Tome d’Aquitaine (a.k.a. Clisson) is a semi-soft goat’s milk cheese from southern France. It has a washed rind, a treatment seen more often with cow’s milk cheeses (e.g., Red Hawk, Taleggio). During production, the cheese rounds are brined in a mixture that includes Muscadet. Then while aging, Tome d’Aquitaine’s rind is hand rubbed with Sauternes, a sweet dessert wine.
The rough, orange rind has a sweet nutty aroma. The cheese’s interior smells milky and faintly floral. The interior looks like vanilla ice cream, very pale and creamy. To the touch, Tome d’Aquitaine is squishy, with a smooth and greasy surface.
Tome d’Aquitaine has a nice, tangy flavor that is similar to roasted nuts. The cheese paste closer to the rind tastes distinctly like roasted peanuts and is sweet. This cheese leaves a soft nutty after-taste that lingers long on the tongue. Tome d’Aquitaine has a creamy, melt-on-the-tongue texture in the mouth.
We all liked this cheese. Tome d’Aquitaine is a delicious cheese and deserves to be shared with family or friends. This is another goat cheese that will surprise anyone who has not gone beyond the limited range of chevre-style goat cheeses.
August 14, 2010
This is a tale of two Taleggios.
Last week, we were on vacation and purchased Taleggio for a picnic and decided not to evaluate it outdoors. We really liked the Taleggio then, and since we enjoy writing up stinkier cheeses, we purchased another sample in San Francisco for Cheese Chatter. Our two samples–Taleggio #1 and Taleggio #2–were surprisingly different.

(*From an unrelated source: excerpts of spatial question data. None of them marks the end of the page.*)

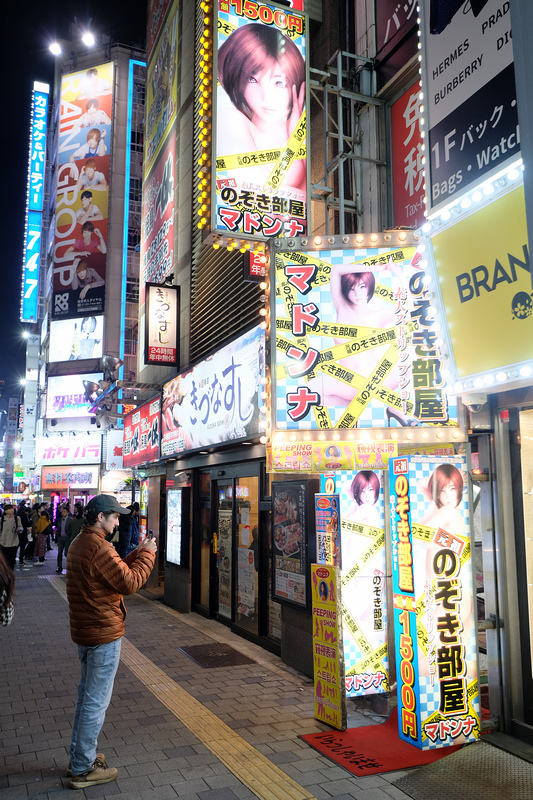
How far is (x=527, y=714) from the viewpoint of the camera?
5352 millimetres

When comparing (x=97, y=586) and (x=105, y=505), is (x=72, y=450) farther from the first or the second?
(x=97, y=586)

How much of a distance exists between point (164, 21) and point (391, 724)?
19.3 meters

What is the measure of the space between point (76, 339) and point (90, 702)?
111ft

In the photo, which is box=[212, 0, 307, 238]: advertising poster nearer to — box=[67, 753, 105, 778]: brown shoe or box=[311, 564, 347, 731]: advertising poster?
box=[311, 564, 347, 731]: advertising poster

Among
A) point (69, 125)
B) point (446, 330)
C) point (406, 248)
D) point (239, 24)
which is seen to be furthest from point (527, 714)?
point (69, 125)

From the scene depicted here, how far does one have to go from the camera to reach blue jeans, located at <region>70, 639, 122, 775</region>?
4.75m

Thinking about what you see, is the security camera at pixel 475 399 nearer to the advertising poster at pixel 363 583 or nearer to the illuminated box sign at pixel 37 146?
the advertising poster at pixel 363 583

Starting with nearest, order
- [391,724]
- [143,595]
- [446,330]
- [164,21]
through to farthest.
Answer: [446,330], [391,724], [143,595], [164,21]

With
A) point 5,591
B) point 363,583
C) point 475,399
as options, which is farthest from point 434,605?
point 5,591

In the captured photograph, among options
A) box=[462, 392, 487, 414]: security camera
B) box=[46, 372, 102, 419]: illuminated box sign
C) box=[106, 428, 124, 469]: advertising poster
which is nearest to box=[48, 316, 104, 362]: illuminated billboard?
box=[46, 372, 102, 419]: illuminated box sign

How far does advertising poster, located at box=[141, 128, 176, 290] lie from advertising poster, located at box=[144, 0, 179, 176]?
0.58m

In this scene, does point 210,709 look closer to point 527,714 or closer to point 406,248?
point 527,714

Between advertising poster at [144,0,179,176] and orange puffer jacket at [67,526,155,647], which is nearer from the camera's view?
orange puffer jacket at [67,526,155,647]

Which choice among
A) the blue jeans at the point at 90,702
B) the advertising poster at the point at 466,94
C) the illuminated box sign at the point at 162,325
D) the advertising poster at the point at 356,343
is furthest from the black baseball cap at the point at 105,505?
the illuminated box sign at the point at 162,325
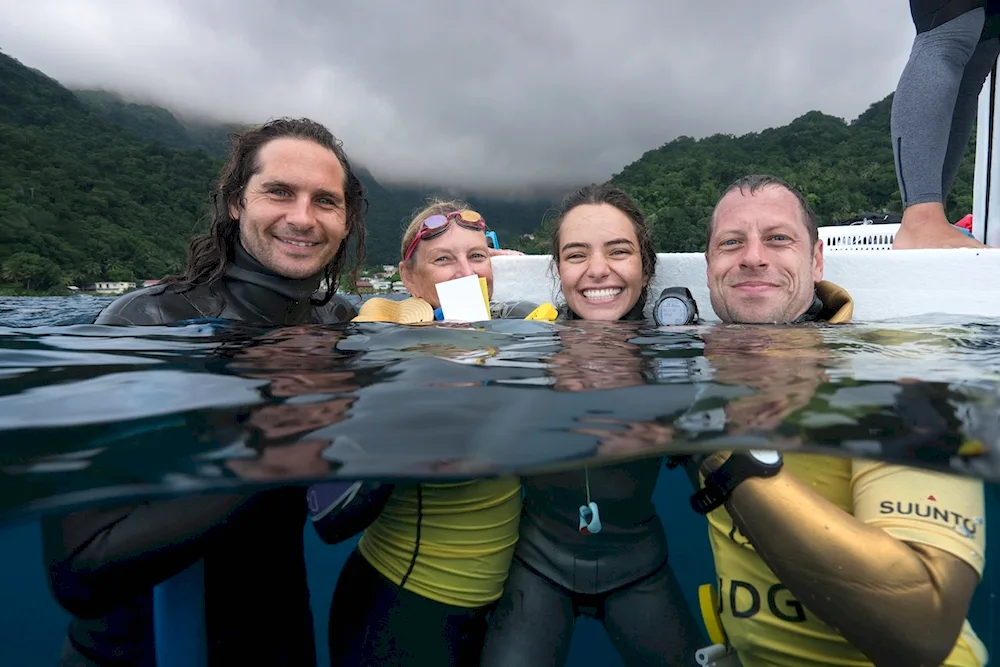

First, Taleggio is a semi-soft cow’s milk cheese from Italy. It has a moist pale orange rind that is firm; the cheese’s paper label adheres to the rind yet it is easily removed with a dull knife . Taleggio is springy and slightly sticky to the touch. When slicing the cheese, its interior is gummy but it spreads easily.
Taleggio is a stinky cheese. Taleggio #1 was quite smelly and before we had unwrapped it, its aroma had permeated the picnic box. Its odor is similar to dirty gym socks.
Tallegio #1 had a definite sour milk flavor from start to finish, with a saltier finish. This cheese had deep flavor that lasted long on the tongue. It is a thickly creamy cheese that is satisfying in the mouth.
Unfortunately, Taleggio #2 paled in comparison to the first. We anticipated a pungent cheese, but its scent was closer to cooked milk. Taleggio #2 did not have the same flavor or depth as Taleggio #1; it had a slightly sour flavor, but this was over-shadowed by a strong salty flavor. Taleggio #2’s aftertaste was pronounced, but it was unpleasantly salty, like a snack food.
Taleggio #1, purchased pre-wrapped at Whole Foods (Long Beach, CA), was a lovely and enjoyable cheese. Taleggio #2, cut to order for us at 24th Street Cheese Company (San Francisco, CA), was a poor cousin in comparison and proved disappointing.
What can explain this? Cheese flavors are affected by many circumstances along the chain from the initial animals creating the milk (water and food consumed) to production, then storage, and finally human consumption. It is possible that our two Taleggios came from different regions, different producers, were stored and handled differently post-production, or were at a different age when purchased.
Which of our samples is a better example of Taleggio? We definitely preferred Taleggio #1 and my reading suggests that this is a better example of the cheese. I would definitely purchase Taleggio #1 again, but would like to avoid Taleggio #2.